Kapat gözlerini. Şehrinin tüm ışıklarını söndürdüm. Sen uyurken şehrinde hiçbir varlık yaşamamalı. Sen konuşurken tüm kelimeler boyun bükmeli dudaklarına. Yüzünde filizlenirken bahar, buzullar çözülmeli. Saçlarında dolanırken rüzgar, başı dönmeli bulutların. Kıskanmalı gözlerini herbir mahlukat. Adımı andığın her an ölmeli tüm cümleler. Sonra da gülüşlerinde yeşermeli özneler. Hadi uzat umutlarını. Bulut bulut düşsün yüzün yüzüme. Köhne bir mazinin mevcudiyetimin. Sınırı çizilmiş bir ömrün son nefesi ol sen. Kepenksiz bir ömrün kapılarını aç sen. Süzül perdelerimden. Bir türlü yeşertemediğim kız düşlerime uzat ellerini. Gün doğumu sancılarımdan kurtar beni. Sicilim bozuk.Temize çek yüreğimin kirlerini. Aldığın her nefes tövbem olsun günahkar hislerime.
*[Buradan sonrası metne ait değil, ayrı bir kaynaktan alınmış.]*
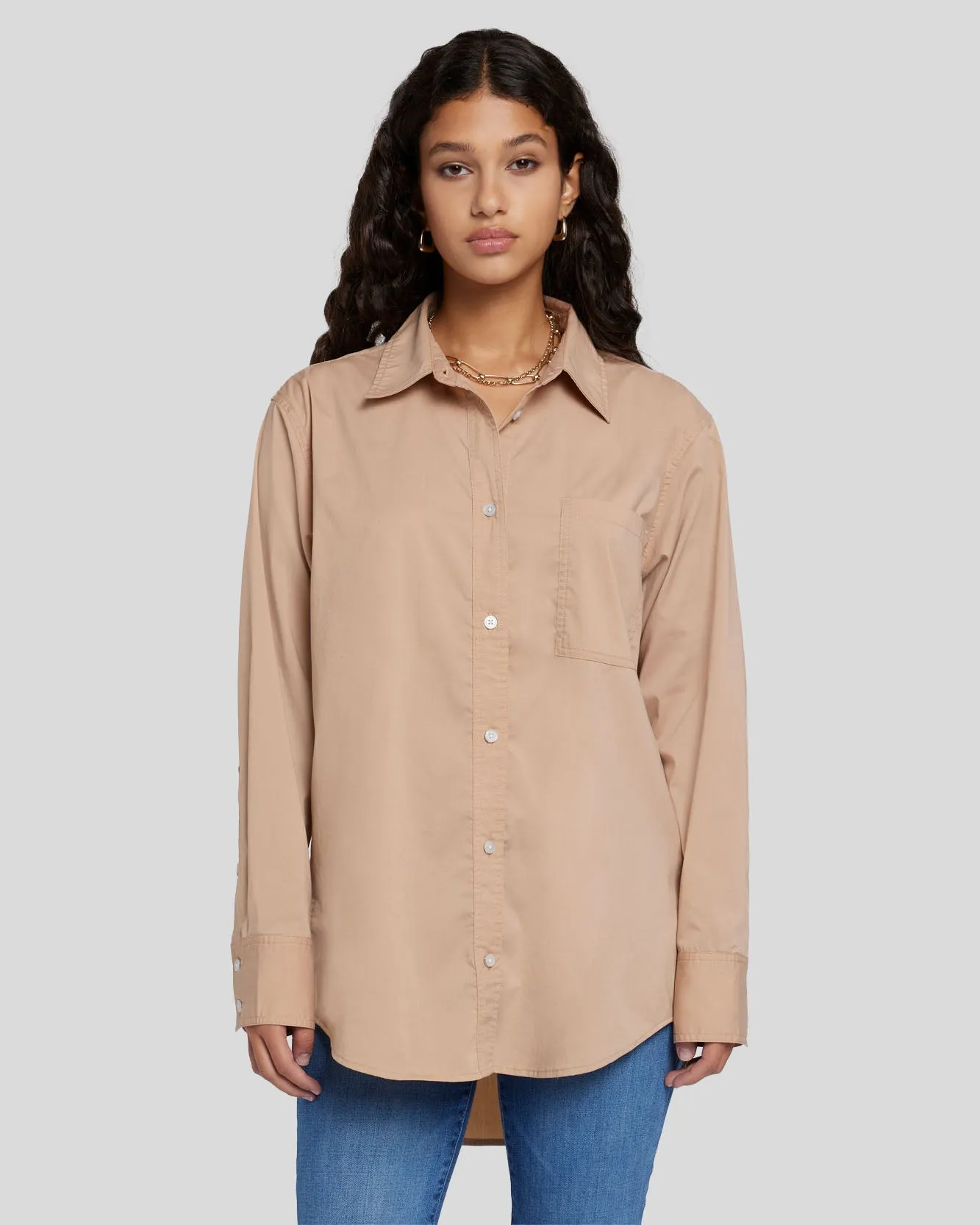 Poplin Button Down in Soft Camel sold by 7 For All Mankind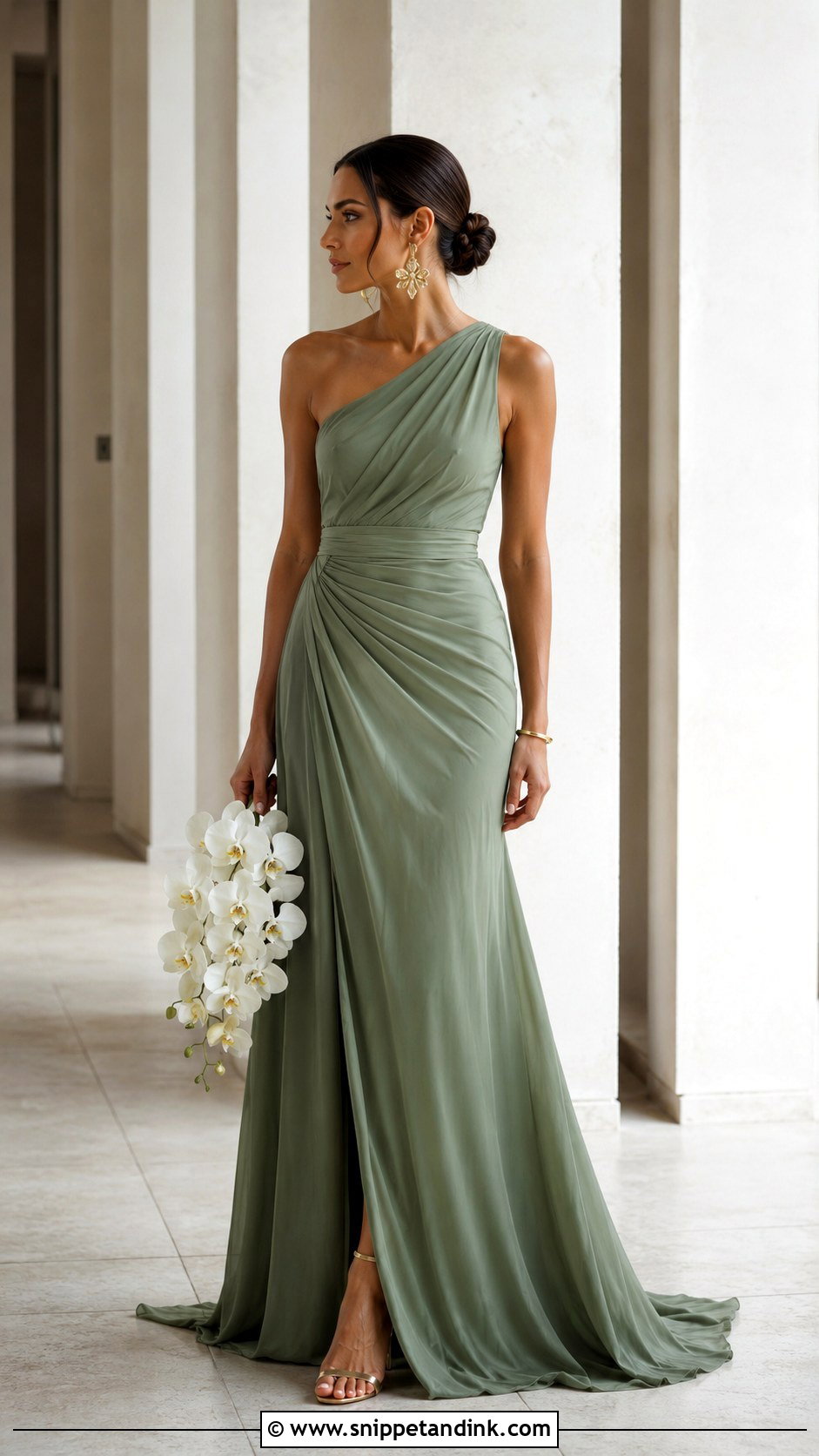Jade Green One Shoulder Wedding Gown - Snippet and Ink - 20 Green Wedding Gown Ideas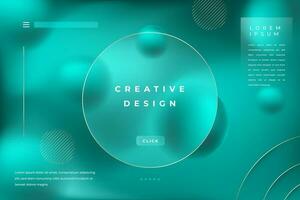 Green Luxury Color Morph Background Gradient with Circle Shape Glass Effect Frame Title Text. Poster, Banner, Presentation, Wallpaper Mobile and Desktop. vector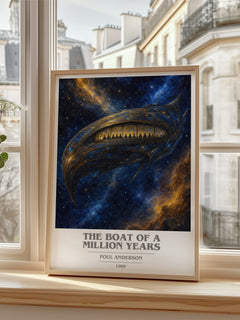 The boat of a million years book cover poster colour and style options – Poul Anderson book art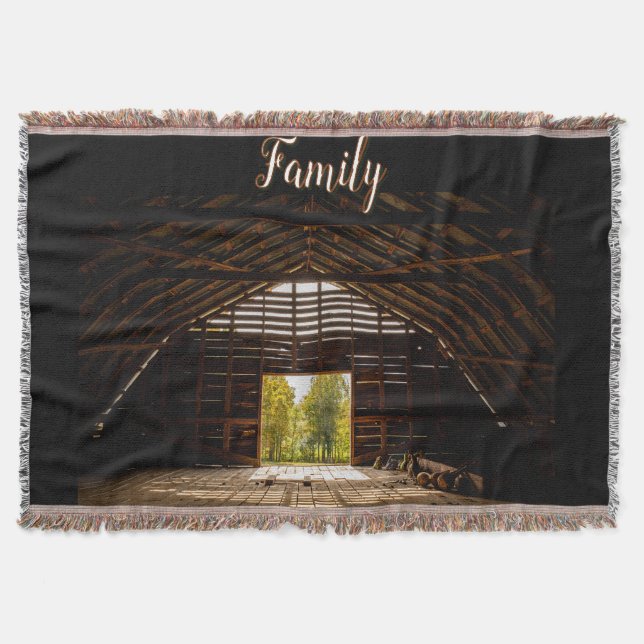 Hayloft of Old Brown Barn med en vy Filt (Framsidan)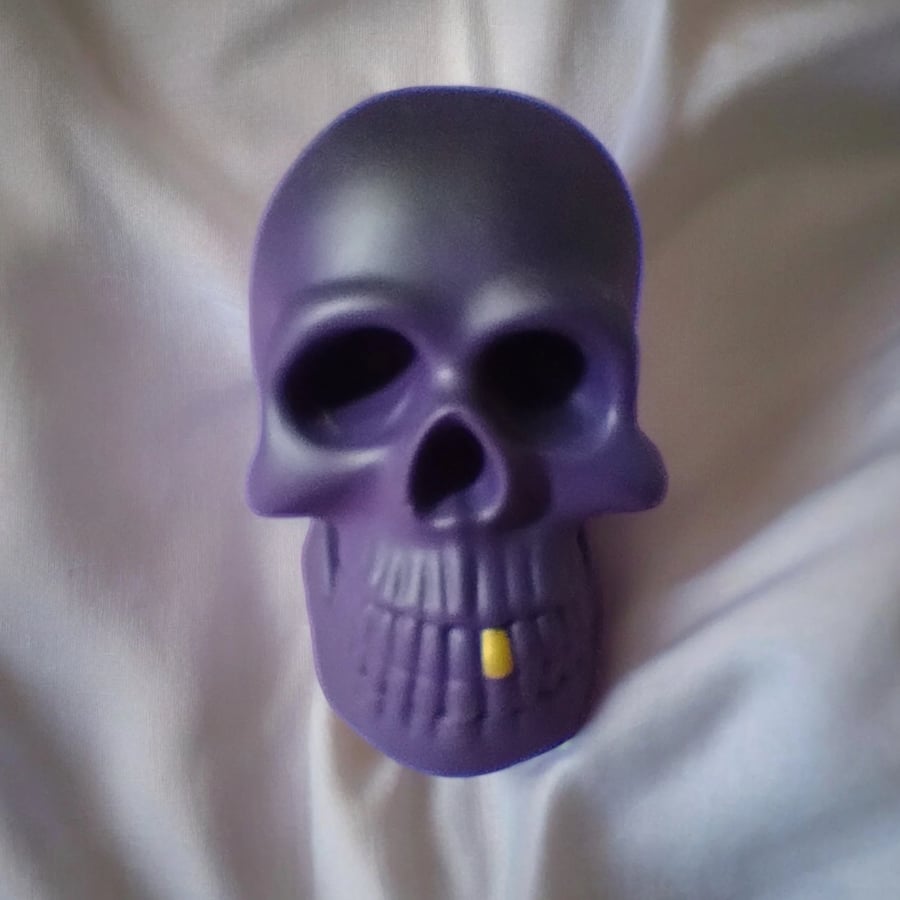 Spray Painted Jesmonite Skull Ornament - Black & Violet Colour Scheme.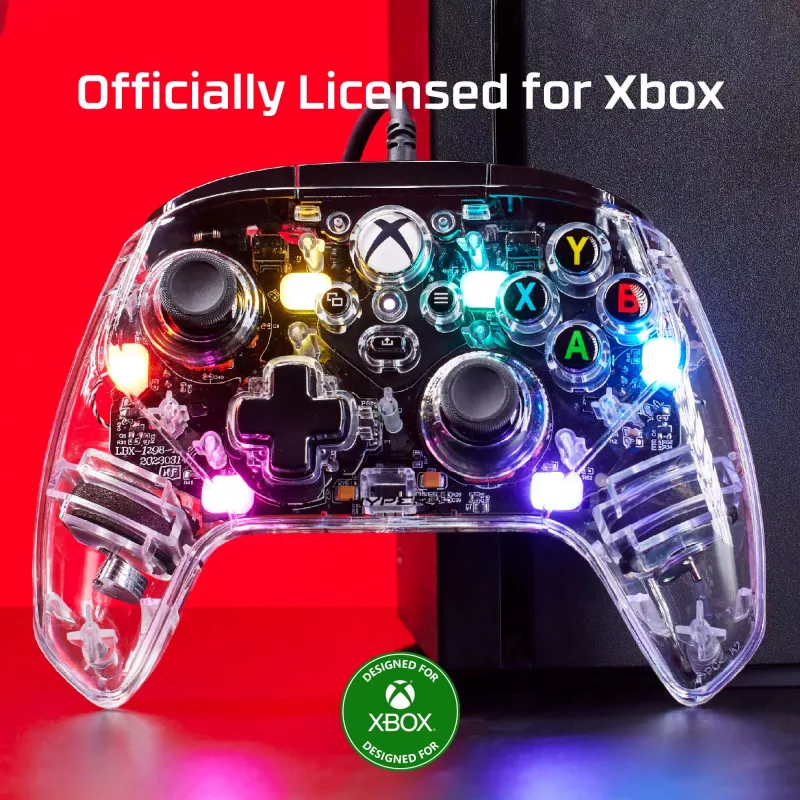 HyperX Clutch Gladiate – comando gaming RGB com fios – Xbox, gamepad, Xbox One, Xbox Series X, com fios, USB, USB Type-A, USB Type-C, transparente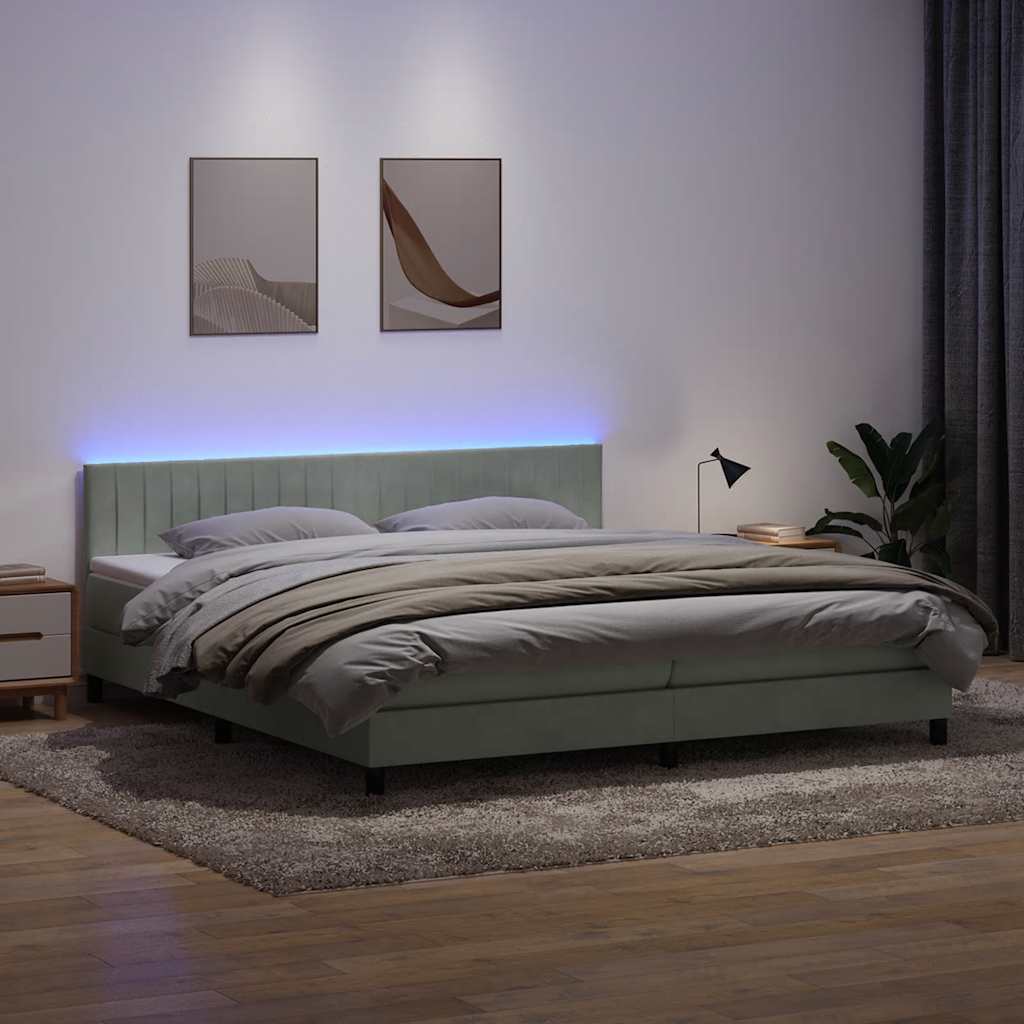 Letto a Molle con Materasso e LED Grigio Chiaro 200x220cm Velluto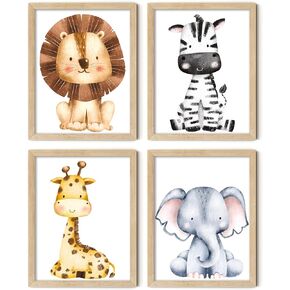 Elarta Animal Prints - Safari Boys Nursery Decor (8x10 Unframed) - Jungle Animal Wall Art - Baby Boy Nursery Decor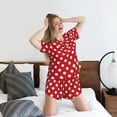 thumbnail image 5 of Vsdghe Red Polka Dot Pattern Women's Pajama Set,Short Sleeve Sleepwear 2 Piece Pjs Lounge Sleepwear Sets-Large, 5 of 6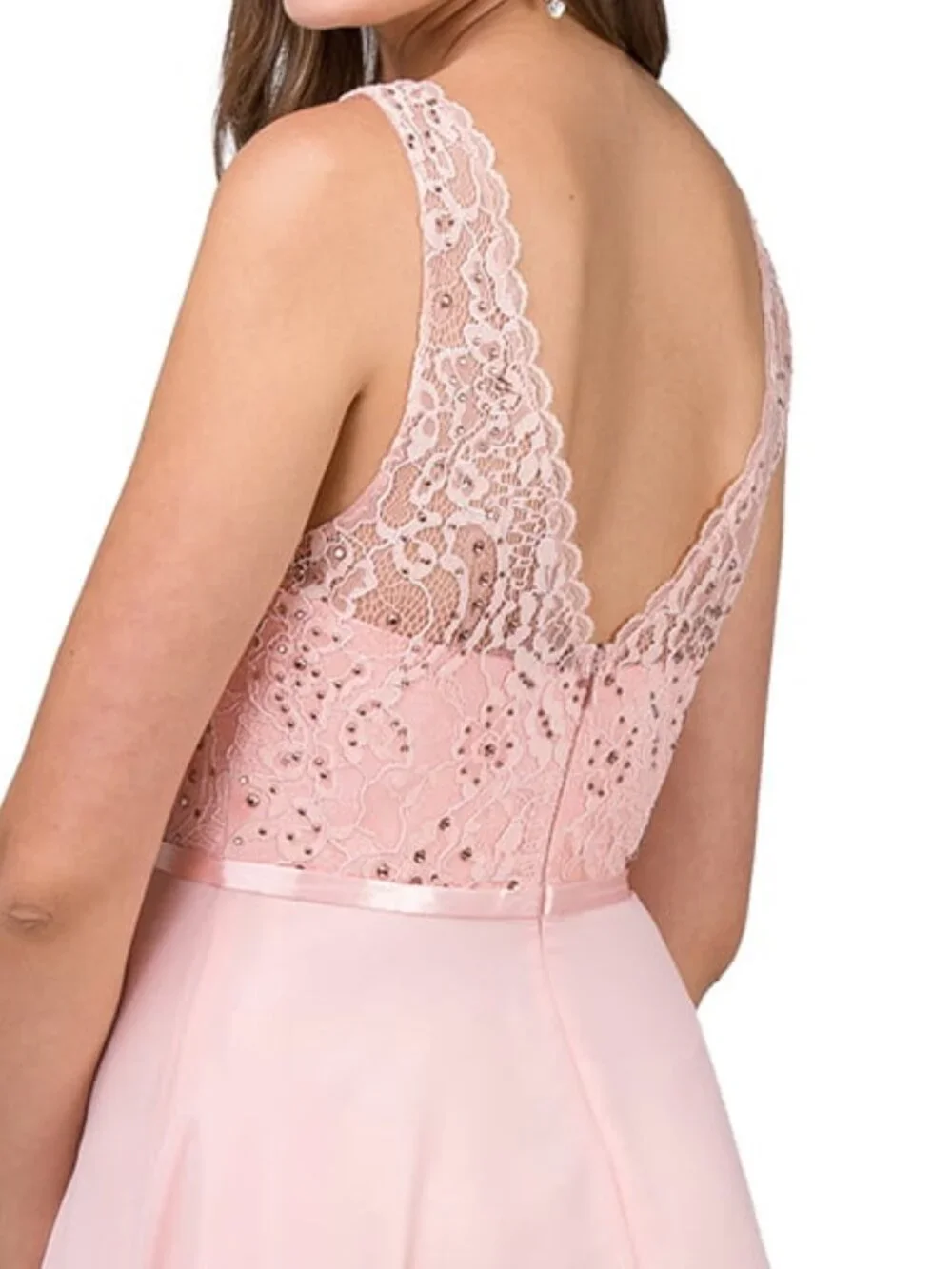 New Navy Sleeveless Elegant A-Line Long Formal Dress w/ Floral Lace DQ 2267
Suçlarım kabarık. İnfazım vurulmadan yüzüme, sen öldür beni ya da sakla beni yüreğinin mavi denizlerine. Senden önceki geçmişime tedbir konulmuşken kalbine al beni.Hayat mektebinde dikiş tutturamayan bu adamı gönül bahçene kabul et. Gülüşlerini acılarıma bağışla. Kanatlarımı özgürlüğüne saldım sende umutlarını sonsuzluğuma bahşet.
 
Kırık aynalarımdaki suretime hayat veren aydınlık,

Dol içime. Senin kaplamadığın her bir hücre ölümü seçsin bundan sonra. Şah damarlarımdan vücuduma akan her bir zerrede adın sayıklansın. Kanatlarımın rotası sensin. Bekle beni biraz. Kanayan ayaklarımla, yarım yamalak çocuğumla sana gelmekteyim. Tüm kelimelerimi yitirmişken yeniden ezberim olsun gözlerin. Duvarlarla konuşmalarım bitsin artık. Sebebim ol gülüşlerimin.Ölümümü bekleme yeniden yeşermek için. Taksiratım yok benim. Ya dudaklarında ölmeliyim ya da toprağa serilmeliyim..İnzivaya çekilmiş yaralarımı sar nefesinle.Bağ bozumunda yüreğimi yalpalayan rüzgara inat sar beni yüreğinle. Sana ihtiyacım olduğundan değil; ben zaten SEN'İM. Ben diye bir varlık yok BENDE..Kırık aynalarıma düşen aydınlık dol karanlığıma. Gözyaşların sonum olsun bu BEDENDE..
 
Virgüllerimi yitirdim. Sus pus içinde dilim. Neden susuyorsun diye sorma. Sen konuşurken ben susacağım demiştim. Büktüm dudaklarımı cümlelerine. Sen konuş ki; hükmü kırılsın yalnızlığın. Saltanatı bitsin acıların. Gülümse ulu orta. Gülümse sebepsizce. Ruhumun iktizazlarına( bozulmuş, buruşmuş) inat yeniden yeşert gözlerimi. Yaşa ki yaşasın benliğim. Yoksa karanlıklar saracak sokaklarımı. Bilirsin korkarım karanlıklardan. Uzat ellerini. Ölüm bedenime ilişmeden, istinad duvarları aydınlığımı çalmaya teşebbüs etmeden gel, uzan denizlerime.
 
Kekeme yüreğimin mutluluk luğatındaki tek kelimesi,

Uzat ellerini.bana. Uzat gözlerini karanlığıma.Sağnağındayım zamansızlığın. Biraz da uykusuz. Gecenin yırtık gömleği var üzerimde. Yüreğimin dağınıklığını sevginle topla. Senden uzaklarda iken kapılarımda geçmişimi yüzüme vuran ayaz..Kekeme yüreğimin sol cenahında kanayan ve kanadıkça kırılan bir niyâz..Kurtar beni ey yâr. Tut gözlerimden. Tökezlemesin topallayan yüreğim.Çek beni Züleyhâ'nın kuyularından. Al götür beni Leylâ' nın karanlıklarından. Saçlarına dola yüreğimi. Müsvedde gibi kullanılmış gençliğimi bırak sen sonumu yaşa. Yüreğimin enkazlarında inleyen kız çocuğu çığlıklarımı bastır sesli harflerinle.Kangren yüreğimi kes. Kes ki daha fazla kanamasın infazım. Sızmasın deli gömleğimden sancılarım. Bastır göğsünü yüzümün yamalarına. İmlâsı bozuk bir çocuğum ben. Luğatımdaki tüm kelimelerim sanadır. Aldığım her nefes sana ve mutluluklarına duacıdır. Savur saçlarını toza toprağa karışmış bedenime.Ses ol kısılmış sesime. Doldur hüznünü küçük ellerime.Perdelerime gönder gülüşlerini. Sabahım olsun yüzün.Sonum olsun hüznün.